Xu Sheng, Liu Qianyun, Lin Min, Wang Qing, Chen Kaile
School of Instrument Science and Engineering, Southeast University, Nanjing 210096, China.
Advanced SoC and IoT Technology Laboratory (ASITLAB), Shanghai University, Shanghai 200444, China.
Sensors (Basel). 2025 Jan 26;25(3):740. doi: 10.3390/s25030740.
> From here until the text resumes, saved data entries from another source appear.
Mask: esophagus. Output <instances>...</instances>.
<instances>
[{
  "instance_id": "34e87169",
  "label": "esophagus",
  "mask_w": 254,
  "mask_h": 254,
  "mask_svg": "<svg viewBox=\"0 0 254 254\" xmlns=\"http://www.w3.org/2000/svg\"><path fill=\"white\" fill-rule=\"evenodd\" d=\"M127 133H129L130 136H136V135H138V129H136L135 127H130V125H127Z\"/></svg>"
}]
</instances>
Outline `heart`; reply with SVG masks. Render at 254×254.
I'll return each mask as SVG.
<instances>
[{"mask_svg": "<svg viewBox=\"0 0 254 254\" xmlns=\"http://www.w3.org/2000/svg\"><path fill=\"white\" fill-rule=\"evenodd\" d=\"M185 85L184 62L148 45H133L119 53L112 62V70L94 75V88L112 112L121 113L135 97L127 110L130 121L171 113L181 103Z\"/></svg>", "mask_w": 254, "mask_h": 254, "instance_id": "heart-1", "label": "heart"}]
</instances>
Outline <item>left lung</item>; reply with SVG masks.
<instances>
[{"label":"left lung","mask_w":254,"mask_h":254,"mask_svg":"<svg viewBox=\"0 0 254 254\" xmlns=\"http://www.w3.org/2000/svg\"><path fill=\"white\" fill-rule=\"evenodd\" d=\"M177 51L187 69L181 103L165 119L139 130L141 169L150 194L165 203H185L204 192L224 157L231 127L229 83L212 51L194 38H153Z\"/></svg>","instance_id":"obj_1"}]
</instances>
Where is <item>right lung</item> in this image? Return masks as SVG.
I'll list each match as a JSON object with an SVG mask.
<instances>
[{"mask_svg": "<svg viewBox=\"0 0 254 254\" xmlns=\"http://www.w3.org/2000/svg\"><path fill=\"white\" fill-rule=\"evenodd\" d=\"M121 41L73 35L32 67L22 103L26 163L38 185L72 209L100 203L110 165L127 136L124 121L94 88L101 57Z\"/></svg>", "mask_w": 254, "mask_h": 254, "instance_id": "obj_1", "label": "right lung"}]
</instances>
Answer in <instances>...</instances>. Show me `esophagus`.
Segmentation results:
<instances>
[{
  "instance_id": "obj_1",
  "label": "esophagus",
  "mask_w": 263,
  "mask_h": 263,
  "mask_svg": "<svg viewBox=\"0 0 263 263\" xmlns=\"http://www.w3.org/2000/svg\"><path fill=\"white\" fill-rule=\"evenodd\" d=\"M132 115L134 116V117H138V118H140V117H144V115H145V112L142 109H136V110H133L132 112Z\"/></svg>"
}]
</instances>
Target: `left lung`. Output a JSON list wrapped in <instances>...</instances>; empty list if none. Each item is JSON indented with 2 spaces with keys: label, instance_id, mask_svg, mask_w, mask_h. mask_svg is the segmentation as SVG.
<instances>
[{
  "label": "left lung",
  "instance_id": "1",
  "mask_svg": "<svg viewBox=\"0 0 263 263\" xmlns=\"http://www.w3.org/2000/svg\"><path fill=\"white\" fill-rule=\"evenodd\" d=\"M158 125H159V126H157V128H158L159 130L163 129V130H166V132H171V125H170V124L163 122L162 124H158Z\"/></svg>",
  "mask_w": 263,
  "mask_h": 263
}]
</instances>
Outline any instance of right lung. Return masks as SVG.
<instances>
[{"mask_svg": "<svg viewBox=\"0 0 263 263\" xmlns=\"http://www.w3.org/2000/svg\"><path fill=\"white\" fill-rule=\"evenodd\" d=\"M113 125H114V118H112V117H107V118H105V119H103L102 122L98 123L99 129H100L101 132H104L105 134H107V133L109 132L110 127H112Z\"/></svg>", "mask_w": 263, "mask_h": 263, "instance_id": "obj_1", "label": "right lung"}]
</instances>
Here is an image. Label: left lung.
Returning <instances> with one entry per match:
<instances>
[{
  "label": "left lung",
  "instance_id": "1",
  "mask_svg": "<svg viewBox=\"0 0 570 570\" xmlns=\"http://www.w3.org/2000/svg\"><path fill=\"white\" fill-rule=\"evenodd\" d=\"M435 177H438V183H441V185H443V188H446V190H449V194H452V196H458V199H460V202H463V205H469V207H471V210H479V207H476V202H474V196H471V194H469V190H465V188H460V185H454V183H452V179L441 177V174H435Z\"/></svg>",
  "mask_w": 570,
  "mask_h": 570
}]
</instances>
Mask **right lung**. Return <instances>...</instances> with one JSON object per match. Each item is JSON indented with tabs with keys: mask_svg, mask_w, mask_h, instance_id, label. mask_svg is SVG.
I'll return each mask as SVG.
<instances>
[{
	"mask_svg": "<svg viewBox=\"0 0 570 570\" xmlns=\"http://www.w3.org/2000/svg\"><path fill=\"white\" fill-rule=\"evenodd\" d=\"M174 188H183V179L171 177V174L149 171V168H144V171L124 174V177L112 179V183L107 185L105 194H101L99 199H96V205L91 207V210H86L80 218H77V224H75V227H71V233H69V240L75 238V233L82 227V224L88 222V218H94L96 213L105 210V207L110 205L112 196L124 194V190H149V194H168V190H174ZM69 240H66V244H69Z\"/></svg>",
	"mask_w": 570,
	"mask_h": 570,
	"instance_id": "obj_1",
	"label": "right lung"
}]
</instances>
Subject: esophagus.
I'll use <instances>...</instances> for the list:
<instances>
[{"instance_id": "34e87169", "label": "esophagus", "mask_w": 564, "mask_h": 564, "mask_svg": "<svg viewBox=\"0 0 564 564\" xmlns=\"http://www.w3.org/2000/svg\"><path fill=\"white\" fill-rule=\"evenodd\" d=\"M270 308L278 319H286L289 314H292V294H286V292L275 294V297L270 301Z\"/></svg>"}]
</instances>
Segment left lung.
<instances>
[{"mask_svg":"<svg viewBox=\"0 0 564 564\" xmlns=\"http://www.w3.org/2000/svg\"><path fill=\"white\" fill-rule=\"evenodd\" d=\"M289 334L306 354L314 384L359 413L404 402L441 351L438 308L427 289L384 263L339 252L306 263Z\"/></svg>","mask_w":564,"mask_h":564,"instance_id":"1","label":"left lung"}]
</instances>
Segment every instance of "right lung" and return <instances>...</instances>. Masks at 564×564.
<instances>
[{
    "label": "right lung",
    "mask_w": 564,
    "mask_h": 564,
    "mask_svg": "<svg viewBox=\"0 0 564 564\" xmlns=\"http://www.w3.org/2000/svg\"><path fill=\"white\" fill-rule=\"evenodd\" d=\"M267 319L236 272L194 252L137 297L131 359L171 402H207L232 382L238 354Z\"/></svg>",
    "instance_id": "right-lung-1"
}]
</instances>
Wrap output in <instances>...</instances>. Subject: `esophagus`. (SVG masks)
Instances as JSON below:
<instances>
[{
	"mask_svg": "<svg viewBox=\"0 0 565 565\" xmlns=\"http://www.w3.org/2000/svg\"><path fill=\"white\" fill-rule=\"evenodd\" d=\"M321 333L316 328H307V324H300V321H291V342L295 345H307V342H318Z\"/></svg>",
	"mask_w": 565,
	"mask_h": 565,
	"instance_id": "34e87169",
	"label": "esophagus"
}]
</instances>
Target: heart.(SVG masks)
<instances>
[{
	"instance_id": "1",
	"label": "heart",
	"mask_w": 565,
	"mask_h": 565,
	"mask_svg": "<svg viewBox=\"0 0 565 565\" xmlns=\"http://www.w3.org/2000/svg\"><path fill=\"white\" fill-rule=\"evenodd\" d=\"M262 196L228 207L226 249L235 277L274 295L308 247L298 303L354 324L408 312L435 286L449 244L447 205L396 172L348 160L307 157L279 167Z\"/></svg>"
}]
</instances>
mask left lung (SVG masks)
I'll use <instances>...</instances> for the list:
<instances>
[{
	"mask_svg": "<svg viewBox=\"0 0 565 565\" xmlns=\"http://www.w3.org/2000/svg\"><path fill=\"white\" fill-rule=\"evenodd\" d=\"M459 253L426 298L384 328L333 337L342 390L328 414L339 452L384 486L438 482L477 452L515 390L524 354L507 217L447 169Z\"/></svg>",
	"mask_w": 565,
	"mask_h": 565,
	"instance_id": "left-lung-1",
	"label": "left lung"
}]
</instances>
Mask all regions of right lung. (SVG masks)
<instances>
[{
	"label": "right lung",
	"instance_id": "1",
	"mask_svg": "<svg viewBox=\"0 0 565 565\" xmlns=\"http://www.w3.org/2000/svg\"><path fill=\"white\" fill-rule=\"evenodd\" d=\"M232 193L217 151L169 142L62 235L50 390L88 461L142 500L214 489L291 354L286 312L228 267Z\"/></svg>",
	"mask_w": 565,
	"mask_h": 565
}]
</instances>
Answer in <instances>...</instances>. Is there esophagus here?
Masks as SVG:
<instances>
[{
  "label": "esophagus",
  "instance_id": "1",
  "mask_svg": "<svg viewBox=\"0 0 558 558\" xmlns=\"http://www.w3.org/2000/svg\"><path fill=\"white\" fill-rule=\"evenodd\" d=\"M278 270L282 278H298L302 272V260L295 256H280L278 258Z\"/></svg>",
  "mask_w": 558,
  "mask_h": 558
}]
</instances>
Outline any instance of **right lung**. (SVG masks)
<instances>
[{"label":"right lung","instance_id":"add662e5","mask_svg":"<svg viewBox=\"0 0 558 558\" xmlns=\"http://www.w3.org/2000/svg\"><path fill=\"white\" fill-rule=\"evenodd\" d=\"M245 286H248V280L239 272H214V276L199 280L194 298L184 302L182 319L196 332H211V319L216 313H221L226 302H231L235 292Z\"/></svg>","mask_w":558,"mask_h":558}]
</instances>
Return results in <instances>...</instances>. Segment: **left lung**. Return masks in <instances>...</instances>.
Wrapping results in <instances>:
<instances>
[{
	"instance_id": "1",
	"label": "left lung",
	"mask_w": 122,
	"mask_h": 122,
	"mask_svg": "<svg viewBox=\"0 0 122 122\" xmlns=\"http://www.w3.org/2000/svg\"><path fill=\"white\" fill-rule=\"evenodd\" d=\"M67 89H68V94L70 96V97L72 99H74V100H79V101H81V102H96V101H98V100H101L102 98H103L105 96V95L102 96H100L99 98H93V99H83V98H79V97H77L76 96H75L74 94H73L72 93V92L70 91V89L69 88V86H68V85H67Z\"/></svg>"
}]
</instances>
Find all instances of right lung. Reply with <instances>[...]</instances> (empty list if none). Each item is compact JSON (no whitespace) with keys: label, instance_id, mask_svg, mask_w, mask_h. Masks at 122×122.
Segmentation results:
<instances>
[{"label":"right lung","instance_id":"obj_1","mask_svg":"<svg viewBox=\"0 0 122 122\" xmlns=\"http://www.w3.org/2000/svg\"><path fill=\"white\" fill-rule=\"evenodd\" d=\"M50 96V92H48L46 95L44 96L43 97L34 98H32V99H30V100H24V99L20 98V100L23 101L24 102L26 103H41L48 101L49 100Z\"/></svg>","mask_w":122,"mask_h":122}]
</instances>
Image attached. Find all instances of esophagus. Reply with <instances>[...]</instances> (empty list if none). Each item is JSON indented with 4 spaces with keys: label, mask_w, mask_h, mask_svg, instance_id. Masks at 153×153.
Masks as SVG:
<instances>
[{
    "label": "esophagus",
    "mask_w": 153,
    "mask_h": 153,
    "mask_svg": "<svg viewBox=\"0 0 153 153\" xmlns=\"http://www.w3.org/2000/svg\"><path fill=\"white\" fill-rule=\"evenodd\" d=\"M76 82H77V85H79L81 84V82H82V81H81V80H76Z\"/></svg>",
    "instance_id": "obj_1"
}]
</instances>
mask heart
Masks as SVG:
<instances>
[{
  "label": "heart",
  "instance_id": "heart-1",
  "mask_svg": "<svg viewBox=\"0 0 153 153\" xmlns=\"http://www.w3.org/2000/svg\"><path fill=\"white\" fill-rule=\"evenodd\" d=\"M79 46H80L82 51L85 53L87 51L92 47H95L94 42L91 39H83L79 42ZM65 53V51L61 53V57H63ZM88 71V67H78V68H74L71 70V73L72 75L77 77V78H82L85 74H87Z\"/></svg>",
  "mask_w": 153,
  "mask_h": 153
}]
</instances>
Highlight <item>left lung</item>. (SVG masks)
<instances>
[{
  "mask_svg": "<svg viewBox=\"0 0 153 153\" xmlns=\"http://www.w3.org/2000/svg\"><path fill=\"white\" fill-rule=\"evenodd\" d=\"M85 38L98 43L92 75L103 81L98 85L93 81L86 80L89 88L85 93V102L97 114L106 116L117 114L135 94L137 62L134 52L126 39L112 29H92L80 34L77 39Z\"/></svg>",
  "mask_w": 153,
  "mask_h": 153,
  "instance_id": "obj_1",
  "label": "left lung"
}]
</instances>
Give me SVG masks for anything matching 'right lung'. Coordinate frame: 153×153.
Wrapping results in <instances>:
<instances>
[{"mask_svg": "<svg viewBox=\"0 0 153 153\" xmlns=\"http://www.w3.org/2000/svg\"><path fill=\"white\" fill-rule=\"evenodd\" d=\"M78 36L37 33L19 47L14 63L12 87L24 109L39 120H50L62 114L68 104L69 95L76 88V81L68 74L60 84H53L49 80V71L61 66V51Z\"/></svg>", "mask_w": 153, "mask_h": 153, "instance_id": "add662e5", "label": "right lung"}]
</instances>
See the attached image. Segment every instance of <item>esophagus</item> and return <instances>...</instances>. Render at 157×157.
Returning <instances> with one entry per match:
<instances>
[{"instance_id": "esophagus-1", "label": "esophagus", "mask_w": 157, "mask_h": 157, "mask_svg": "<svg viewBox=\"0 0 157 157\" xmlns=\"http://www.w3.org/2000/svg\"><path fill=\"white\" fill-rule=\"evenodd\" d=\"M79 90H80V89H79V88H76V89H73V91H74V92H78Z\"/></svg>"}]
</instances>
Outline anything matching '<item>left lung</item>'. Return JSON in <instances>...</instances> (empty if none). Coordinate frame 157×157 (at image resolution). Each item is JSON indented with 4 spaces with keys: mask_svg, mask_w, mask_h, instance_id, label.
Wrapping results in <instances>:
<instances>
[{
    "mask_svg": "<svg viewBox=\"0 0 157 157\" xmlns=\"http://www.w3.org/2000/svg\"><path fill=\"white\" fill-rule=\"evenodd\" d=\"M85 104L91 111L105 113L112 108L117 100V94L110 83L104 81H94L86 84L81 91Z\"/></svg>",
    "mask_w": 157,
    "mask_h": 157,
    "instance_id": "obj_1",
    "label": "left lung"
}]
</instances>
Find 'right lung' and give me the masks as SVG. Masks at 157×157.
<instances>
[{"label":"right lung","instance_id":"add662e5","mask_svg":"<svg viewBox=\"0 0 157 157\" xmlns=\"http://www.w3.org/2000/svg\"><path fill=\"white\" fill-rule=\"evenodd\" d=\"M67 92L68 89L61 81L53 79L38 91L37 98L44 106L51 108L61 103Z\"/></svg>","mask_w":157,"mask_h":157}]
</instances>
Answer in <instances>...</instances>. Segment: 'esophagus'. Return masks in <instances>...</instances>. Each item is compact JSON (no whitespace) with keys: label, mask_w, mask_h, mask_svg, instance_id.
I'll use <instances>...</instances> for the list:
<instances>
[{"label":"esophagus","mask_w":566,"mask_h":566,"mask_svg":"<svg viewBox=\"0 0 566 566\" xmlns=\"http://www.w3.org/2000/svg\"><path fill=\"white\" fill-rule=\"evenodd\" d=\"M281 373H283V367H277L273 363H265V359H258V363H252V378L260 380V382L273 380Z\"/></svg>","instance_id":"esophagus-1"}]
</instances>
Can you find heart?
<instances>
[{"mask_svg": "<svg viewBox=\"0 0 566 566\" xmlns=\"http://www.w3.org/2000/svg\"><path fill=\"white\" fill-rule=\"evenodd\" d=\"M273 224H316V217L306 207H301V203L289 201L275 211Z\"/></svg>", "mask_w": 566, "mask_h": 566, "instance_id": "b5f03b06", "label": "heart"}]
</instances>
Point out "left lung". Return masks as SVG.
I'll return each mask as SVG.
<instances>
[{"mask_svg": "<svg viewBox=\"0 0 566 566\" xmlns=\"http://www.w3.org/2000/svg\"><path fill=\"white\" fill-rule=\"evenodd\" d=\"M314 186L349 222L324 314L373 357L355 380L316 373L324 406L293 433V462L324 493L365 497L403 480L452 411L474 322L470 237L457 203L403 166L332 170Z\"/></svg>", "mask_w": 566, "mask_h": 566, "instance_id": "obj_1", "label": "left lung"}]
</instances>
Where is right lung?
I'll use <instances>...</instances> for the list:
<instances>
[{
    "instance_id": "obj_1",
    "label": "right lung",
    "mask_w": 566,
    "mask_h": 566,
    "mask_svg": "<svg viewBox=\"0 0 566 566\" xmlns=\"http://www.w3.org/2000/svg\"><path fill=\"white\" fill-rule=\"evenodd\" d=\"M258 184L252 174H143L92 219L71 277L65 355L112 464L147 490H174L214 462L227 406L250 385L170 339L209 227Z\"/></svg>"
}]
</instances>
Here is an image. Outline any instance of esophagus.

In complex indoor environments, target tracking performance is impacted by non-line-of sight (NLOS) noises and other measurement errors. In order to fix NLOS errors, a double extended Kalman filter (DEKF) algorithm is proposed, which refers to a kind of cascaded structure composed of two Kalman filters. In the proposed algorithm, the first filter is a classic Kalman filter (KF) and the second is an extended Kalman filter (EKF). Time of arrival (TOA) measurements collected by multiple stationary ultra-wideband (UWB) sensors are used. The residual errors between the measured TOA and that of the first KF are predicted, and the covariance of the first KF is adjusted correspondingly. Then, we use the estimated distance state of the first KF as a measurement vector for the second EKF in order to obtain a smoother observation. One of the advantages of the proposed algorithm is that it is able to perform target tracking with good accuracy even without or with only one LOS TOA measurement for a period of time without prior information about the NLOS noise, which may be difficult to obtain in practical applications. Another advantage is that the accuracy does not greatly decrease when NLOS noises exist for a long period of time. Finally, the proposed DEKF can maintain the high-precision positioning characteristics in both the constant velocity (CV) model and the constant acceleration (CA) model in the LOS/NLOS environment. Our simulation and experimental results show that the proposed algorithm performs much better than other algorithms in SOTA, particularly in severe mixed LOS/NLOS environments.
在复杂的室内环境中,目标跟踪性能会受到非视距(NLOS)噪声和其他测量误差的影响。为了解决NLOS误差问题,提出了一种双扩展卡尔曼滤波器(DEKF)算法,它是一种由两个卡尔曼滤波器组成的级联结构。在所提出的算法中,第一个滤波器是经典卡尔曼滤波器(KF),第二个是扩展卡尔曼滤波器(EKF)。使用多个固定超宽带(UWB)传感器收集的到达时间(TOA)测量值。预测测量的TOA与第一个KF的TOA之间的残差误差,并相应地调整第一个KF的协方差。然后,我们将第一个KF的估计距离状态用作第二个EKF的测量向量,以获得更平滑的观测值。所提出算法的优点之一是,即使在没有NLOS噪声的先验信息(这在实际应用中可能难以获得)的情况下,或者在一段时间内只有一个视距(LOS)TOA测量值的情况下,它也能够以良好的精度执行目标跟踪。另一个优点是,当NLOS噪声长时间存在时,精度不会大幅下降。最后,所提出的DEKF在LOS/NLOS环境中的匀速(CV)模型和匀加速(CA)模型中都能保持高精度定位特性。我们的仿真和实验结果表明,所提出的算法在SOTA中比其他算法表现得更好,特别是在严重的混合LOS/NLOS环境中。